3.3. Influence of Different Parameters on Industrial Applications

The reduction process of iron oxide particles by H₂ is very complex, and the factors affecting the reduction kinetics of iron oxide are mainly related to external conditions and the material itself, which can be changed to effectively improve the reduction rate and have an impact on the production of industrial applications.

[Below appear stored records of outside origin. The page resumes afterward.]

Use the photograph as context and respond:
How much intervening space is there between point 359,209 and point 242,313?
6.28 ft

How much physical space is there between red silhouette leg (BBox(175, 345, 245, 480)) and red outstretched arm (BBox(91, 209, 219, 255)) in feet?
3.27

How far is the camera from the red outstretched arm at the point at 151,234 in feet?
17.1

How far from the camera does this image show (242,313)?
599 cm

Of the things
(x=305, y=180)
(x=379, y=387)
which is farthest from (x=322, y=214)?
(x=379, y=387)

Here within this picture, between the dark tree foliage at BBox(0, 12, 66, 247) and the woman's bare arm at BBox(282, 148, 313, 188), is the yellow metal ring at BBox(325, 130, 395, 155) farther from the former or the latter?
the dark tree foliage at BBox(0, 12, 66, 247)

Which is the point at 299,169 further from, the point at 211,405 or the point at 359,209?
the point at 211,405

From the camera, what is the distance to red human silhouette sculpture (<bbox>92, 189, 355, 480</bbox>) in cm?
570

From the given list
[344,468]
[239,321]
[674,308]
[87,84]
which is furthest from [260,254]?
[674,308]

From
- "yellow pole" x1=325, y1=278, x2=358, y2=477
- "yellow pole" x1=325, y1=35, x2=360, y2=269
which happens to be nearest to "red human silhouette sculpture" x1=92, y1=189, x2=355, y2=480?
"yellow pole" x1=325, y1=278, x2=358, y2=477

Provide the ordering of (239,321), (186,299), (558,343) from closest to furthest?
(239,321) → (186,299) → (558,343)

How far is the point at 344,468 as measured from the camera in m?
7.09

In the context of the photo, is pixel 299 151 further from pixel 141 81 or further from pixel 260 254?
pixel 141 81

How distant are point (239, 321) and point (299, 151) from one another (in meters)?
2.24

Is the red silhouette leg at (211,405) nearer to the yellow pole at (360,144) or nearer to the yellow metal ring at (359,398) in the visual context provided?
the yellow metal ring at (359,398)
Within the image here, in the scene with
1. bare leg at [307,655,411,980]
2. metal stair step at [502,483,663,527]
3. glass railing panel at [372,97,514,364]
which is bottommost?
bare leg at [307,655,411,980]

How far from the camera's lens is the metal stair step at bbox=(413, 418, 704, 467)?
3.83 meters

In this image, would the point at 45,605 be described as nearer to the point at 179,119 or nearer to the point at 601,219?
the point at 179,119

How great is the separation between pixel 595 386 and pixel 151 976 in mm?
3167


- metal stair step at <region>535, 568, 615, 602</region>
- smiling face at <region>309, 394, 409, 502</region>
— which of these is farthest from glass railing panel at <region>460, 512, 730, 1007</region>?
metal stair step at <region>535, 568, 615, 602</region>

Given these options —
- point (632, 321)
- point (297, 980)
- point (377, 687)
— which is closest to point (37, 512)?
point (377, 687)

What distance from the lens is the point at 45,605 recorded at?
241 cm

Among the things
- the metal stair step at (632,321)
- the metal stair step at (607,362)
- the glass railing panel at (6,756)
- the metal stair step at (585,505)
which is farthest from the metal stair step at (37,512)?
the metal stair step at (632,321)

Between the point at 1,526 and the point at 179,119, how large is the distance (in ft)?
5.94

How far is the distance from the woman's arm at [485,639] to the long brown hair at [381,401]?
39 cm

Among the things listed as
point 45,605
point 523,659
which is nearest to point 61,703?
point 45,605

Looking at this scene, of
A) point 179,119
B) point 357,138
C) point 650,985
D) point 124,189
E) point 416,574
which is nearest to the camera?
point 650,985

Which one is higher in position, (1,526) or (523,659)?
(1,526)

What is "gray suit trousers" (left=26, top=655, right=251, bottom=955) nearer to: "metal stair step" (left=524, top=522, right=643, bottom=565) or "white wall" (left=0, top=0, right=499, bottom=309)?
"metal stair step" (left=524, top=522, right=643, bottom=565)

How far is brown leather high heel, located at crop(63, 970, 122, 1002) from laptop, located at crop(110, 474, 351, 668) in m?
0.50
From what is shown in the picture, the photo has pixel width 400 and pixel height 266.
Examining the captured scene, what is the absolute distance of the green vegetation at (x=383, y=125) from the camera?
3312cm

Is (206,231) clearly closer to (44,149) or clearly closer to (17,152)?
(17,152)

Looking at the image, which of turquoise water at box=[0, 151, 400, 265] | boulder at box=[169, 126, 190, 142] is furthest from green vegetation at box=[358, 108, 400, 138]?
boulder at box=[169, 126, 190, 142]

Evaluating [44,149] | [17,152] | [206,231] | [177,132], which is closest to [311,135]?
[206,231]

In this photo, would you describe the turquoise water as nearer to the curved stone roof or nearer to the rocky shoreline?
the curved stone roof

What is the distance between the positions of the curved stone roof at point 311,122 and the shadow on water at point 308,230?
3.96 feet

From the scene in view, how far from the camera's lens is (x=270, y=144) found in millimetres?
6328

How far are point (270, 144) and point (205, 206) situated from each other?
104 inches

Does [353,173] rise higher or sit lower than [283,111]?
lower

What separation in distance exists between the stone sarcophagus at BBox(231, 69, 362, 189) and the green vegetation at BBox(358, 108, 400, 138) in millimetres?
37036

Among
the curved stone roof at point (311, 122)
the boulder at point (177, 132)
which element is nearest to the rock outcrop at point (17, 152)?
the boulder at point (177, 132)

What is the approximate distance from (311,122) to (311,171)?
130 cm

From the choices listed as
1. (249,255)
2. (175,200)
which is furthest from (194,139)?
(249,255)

Owing to the dependence of the kinetic mechanism on the reduction temperature, the temperature of the reduction is higher. The reduction temperature is the most significant factor limiting the rate step; a higher temperature facilitates the diffusion rate and the phase boundary reactions. According to the thermodynamic equilibrium diagram, the driving force of reduction increases with increasing temperature when H₂ is used as the reducing agent. Therefore, a higher temperature has a positive effect on the thermodynamics and kinetics. For CO as a reducing gas, the reduction driving force decreases with an increase in temperature. Therefore, H₂ has a higher reduction capacity than CO in the high temperature zone, which increases the reduction rate of iron oxide and industrial productivity. Because H₂ reduction replaces partial carbon reduction, the amount of carbon reduced per ton of iron and the proportion of direct reduction can be reduced, and the production of CO₂ can also be reduced.

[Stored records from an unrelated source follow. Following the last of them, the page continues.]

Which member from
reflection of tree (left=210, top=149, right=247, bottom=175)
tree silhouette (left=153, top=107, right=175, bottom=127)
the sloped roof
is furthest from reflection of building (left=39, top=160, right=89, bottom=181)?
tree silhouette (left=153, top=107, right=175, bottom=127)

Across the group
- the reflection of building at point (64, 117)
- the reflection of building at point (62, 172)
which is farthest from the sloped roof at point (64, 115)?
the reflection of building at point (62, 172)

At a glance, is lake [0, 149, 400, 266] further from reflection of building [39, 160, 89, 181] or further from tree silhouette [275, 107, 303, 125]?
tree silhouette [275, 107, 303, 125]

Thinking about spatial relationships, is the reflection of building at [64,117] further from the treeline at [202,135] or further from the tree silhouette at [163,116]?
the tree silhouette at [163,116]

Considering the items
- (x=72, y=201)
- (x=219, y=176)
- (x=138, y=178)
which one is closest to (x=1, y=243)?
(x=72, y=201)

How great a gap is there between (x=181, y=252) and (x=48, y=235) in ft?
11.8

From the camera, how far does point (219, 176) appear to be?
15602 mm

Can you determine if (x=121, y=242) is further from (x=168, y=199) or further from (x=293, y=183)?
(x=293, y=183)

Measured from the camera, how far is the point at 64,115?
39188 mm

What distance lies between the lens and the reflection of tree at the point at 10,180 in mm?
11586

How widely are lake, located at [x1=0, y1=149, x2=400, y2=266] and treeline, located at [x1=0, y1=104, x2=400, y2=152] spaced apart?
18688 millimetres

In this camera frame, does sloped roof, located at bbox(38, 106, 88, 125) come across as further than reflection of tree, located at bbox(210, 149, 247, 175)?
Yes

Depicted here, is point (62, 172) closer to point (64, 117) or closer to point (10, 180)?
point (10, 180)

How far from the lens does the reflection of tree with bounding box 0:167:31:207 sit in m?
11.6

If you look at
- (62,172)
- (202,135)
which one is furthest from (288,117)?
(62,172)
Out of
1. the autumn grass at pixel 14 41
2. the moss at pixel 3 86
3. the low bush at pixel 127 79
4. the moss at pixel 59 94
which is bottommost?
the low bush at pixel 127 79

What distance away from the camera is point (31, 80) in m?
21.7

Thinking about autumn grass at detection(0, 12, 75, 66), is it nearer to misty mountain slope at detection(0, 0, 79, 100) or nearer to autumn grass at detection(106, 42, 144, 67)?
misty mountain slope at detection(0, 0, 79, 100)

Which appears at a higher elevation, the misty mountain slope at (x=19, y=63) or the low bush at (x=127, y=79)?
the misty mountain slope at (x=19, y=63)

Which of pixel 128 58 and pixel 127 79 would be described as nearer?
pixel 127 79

The structural characteristics of the ore itself also affect the reduction rate. Owing to the small molecular size of H₂ and fast diffusion rate, the contact area of H₂ with the same particle size ore is increased, the diffusion resistance is low, and the reduction rate is high compared to CO. A high porosity burden allows for better diffusion of reducing gases to the reaction interface. The sinter has a high internal porosity and pore structure of different sizes, and there is little difference in the reduction effect between H₂ and CO. However, the lump and pellets had a relatively dense structure. Because of its strong diffusion ability, it is easier for H₂ to permeate into the structure than CO, which strengthens the reduction kinetics, resulting in lower reduction smelting time and higher production efficiency.

4. Conclusions

The isothermal and non-isothermal reduction behavior and mechanism of iron ore fines with H₂ were studied, and the reaction kinetics were analyzed by continuously recording the weight change of the TG equipment. The results obtained include the following aspects:

(1)

Under isothermal conditions, temperature plays a vital role in the reduction process. The activation energy was 27–93 kJ·mol⁻¹. The rate-controlling step was gaseous diffusion and interfacial chemical reaction mixed control in the initial stages, and interfacial chemical reaction and solid diffusion in the final stages. The reduction of the samples was expressed by the model function F₁ (instantaneous nucleation and unidimensional growth) toward R₂ (bidimensional shape) through the ln-ln and sharp analyses.

(2)

In the non-isothermal reduction experiment, the heating rate significantly affected the reaction rate. The average activation energy calculated by the KAS method was 26 kJ·mol⁻¹. The reaction mechanism was analyzed using the Malek method. The models for the non-isothermal kinetics of the reduction of iron ore fines include mixed control, two-dimensional diffusion, and three-dimensional diffusion, depending on the stage of the reduction process.

(3)

The reduction of the sample under isothermal conditions can be described by a unidimensional growth at the initial stage of reduction and the 2D shrinking layer reaction mechanism at a later stage. Under non-isothermal conditions, the reduction of the sample is described, in turn, by the mixing control, 2D reaction, and 3D reaction.

(4)

The use of H₂ as a reducing agent changes the conditions of the iron oxide reduction reaction, the reduction rate, and the morphology of reduction products, leading to significant changes in its reaction kinetic process. Basic theoretical research on the future large-scale use of H₂ in the ironmaking process is needed to really achieve low-carbon ironmaking.